Votre travail:
**1.** Recopiez le texte sur la stéréophonie au cinéma, tout ce qui va de « Des tentatives de » jusqu'à « de cette manière. », en changeant « salles » en « cinémas ».
**2.** Dans le texte sur la stéréophonie au cinéma, résumez sous forme de liste le paragraphe qui commence par « La stéréophonie est surtout connue », en gardant ses faits essentiels.

Des tentatives de reproduction, au cinéma, en stéréophonie de phase ont été tentées mais sans succès, en adoptant une piste photographique double à la place de la piste monophonique, les pistes gauche et droite étaient enregistrées sur les deux traces distinctes de la piste optique, et la reproduction se faisait sur deux haut-parleurs placés à gauche et à droite de l'écran. La bande sonore du film la Griffe et la Dent (François Bel et Gérard Vienne, bande sonore Michel Fano 1977) a été exploitée dans quelques salles de cette manière.

La stéréophonie est surtout connue au cinéma par le procédé « Dolby Stéréo » qui est en fait est un procédé de reproduction multicanal résultant de l'association d'un système de combinaison de signaux par matriçage imaginé par la firme américaine RCA et d'un système de réduction de bruit de fond imaginé par Ray Dolby. Le matriçage permet de regrouper quatre canaux sur deux voies par matriçage, puis lors de la reproduction, de restituer les quatre canaux par dématriçage à partir des deux voies. Ce procédé apparu bien avant l'arrivée du numérique au cinéma a permis d'améliorer considérablement la reproduction sonore lors de la projection. Il a entraîné la disparition des procédés magnétiques, beaucoup trop contraignants sur le plan technique et donc économique. Sur la copie, le système Dolby Stéréo consistait à enregistrer à la place de la piste monophonique deux traces distinctes sur l'emplacement de la piste monophonique. Sur les projecteurs, il suffisait de remplacer la cellule unique (mono) par une cellule double et de remplacer la chaîne mono par quatre canaux : trois canaux d'écran et un canal d'ambiance avec un faible bruit de fond. Le matriçage et le dématriçage empêchaient toute stéréophonie de phase, mais le rendu sonore était devenu spatialisé et la reproduction sonore se faisait avec un bruit de fond inaudible pour les spectateurs.

Données fournies:
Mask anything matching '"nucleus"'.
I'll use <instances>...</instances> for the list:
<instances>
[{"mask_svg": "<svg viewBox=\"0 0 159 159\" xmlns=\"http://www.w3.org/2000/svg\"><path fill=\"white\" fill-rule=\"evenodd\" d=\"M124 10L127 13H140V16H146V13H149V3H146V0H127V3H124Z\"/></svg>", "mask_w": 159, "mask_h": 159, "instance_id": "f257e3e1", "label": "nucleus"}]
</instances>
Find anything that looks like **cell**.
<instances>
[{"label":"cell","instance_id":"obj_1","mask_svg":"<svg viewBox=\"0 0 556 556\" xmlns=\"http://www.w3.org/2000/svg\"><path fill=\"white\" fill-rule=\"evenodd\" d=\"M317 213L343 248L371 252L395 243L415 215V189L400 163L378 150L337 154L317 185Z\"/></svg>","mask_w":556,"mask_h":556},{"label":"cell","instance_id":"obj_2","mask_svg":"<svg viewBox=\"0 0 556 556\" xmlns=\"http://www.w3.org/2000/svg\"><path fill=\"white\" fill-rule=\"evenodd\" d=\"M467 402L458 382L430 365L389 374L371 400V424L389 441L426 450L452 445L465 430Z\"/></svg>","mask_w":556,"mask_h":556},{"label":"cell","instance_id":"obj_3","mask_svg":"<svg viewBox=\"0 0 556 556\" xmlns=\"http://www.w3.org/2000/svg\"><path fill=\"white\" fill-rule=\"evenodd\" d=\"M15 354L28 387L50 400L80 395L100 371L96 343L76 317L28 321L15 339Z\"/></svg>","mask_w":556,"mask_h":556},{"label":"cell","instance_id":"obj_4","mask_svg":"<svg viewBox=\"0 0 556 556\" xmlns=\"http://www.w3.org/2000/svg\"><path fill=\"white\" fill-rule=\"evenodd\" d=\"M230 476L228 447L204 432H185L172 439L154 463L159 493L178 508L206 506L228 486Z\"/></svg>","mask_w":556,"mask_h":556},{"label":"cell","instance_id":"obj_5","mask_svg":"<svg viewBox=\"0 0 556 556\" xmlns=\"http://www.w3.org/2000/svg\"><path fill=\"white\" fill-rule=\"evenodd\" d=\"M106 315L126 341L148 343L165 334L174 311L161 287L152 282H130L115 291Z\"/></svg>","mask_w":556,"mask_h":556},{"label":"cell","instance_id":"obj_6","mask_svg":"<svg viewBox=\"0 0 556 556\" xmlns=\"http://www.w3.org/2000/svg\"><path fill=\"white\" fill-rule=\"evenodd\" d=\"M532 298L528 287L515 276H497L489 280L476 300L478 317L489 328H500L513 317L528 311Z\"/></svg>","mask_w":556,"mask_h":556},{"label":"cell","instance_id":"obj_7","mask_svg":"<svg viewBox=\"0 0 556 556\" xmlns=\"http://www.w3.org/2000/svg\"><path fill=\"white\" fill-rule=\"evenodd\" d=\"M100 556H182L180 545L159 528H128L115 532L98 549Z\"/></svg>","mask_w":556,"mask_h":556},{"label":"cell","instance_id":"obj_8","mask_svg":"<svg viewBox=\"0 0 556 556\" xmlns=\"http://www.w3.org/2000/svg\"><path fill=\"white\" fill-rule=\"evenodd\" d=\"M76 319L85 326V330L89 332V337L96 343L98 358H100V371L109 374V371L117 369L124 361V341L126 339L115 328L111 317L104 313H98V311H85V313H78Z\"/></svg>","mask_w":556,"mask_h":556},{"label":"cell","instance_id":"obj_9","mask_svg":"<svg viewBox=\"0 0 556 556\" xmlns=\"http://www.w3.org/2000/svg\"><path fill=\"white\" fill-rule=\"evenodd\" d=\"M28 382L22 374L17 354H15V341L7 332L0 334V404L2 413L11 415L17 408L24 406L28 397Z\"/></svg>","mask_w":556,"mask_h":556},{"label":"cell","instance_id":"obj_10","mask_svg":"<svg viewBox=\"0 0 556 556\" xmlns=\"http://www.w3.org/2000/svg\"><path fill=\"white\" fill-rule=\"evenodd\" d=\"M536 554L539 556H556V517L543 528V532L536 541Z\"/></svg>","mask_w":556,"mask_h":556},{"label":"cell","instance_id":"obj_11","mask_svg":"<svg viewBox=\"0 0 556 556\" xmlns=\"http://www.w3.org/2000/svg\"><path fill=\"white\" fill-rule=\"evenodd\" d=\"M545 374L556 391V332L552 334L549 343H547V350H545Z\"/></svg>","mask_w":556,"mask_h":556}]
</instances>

Réponses attendues:
**1.**
Des tentatives de reproduction, au cinéma, en stéréophonie de phase ont été tentées mais sans succès, en adoptant une piste photographique double à la place de la piste monophonique, les pistes gauche et droite étaient enregistrées sur les deux traces distinctes de la piste optique, et la reproduction se faisait sur deux haut-parleurs placés à gauche et à droite de l'écran. La bande sonore du film la Griffe et la Dent (François Bel et Gérard Vienne, bande sonore Michel Fano 1977) a été exploitée dans quelques cinémas de cette manière.

**2.**
- Au cinéma, la stéréophonie est surtout connue par le procédé « Dolby Stéréo ». Il s'agit en fait d'un procédé de reproduction multicanal.
- Ce procédé associe deux systèmes :
  - un matriçage des signaux imaginé par la firme américaine RCA ;
  - une réduction du bruit de fond imaginée par Ray Dolby.
- Le matriçage regroupe quatre canaux sur deux voies. À la reproduction, le dématriçage restitue ces quatre canaux.
- Ce procédé est apparu bien avant le numérique au cinéma. Il a nettement amélioré la reproduction sonore en projection.
- Il a fait disparaître les procédés magnétiques, trop contraignants sur les plans technique et économique.
- Sur la copie, deux traces distinctes remplaçaient la piste monophonique.
- Sur les projecteurs :
  - une cellule double remplaçait la cellule unique ;
  - la chaîne mono laissait place à quatre canaux, soit trois d'écran et un d'ambiance.
- Le matriçage empêchait toute stéréophonie de phase. Le son était pourtant spatialisé, avec un bruit de fond inaudible pour les spectateurs.